An army of pure intimidation

In his book about the 23rd Headquarters Special Troops, Jack Kneece describes a scene in which 40,000 Nazi troops are bottled up in the Brittany Peninsula on Aug. 24, 1944.

The German commander was preparing for an assault by Patton's Third Army, which his soldiers had heard setting up less than a mile away.

However, the force opposing Lt. Gen. Hermann B. von Ramcke was not Blood and Guts' Third, but members of a top secret U.S. Army unit using loudspeakers, inflatable tanks and camouflage to fool the Germans.

Among the members of the 23rd was Gardnerville resident Bob Thompkins, whose diary is reproduced in Kneece's book, "Ghost Army of World War II."

Thompkins is 78 today and lives with his wife of 58 years, Bunny.

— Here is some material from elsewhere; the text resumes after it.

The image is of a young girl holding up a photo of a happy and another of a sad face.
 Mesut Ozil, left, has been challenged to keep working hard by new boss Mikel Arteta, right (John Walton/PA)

He moved to Gardnerville 12 years ago from Los Angeles, where he was manager of the graphic art production for Unocal. He retired in August 1988 and has been active in the Carson Valley's arts community.

Bob and future fashion designer Bill Blass served in the Special Troop together during World War II.

Thompkins was in Verdun putting up phony signs when he found out he was a papa for the first time.

It was during the Battle of the Bulge (July- December 1944). Bunny sent him a cablegram but was told that because of the battle, it would probably be delayed.

So, she contacted "Stars and Stripes," which printed that Bob was a father. He found out on Dec. 29, 1944.

Bob has three sons, three dogs and "a bunch of cats."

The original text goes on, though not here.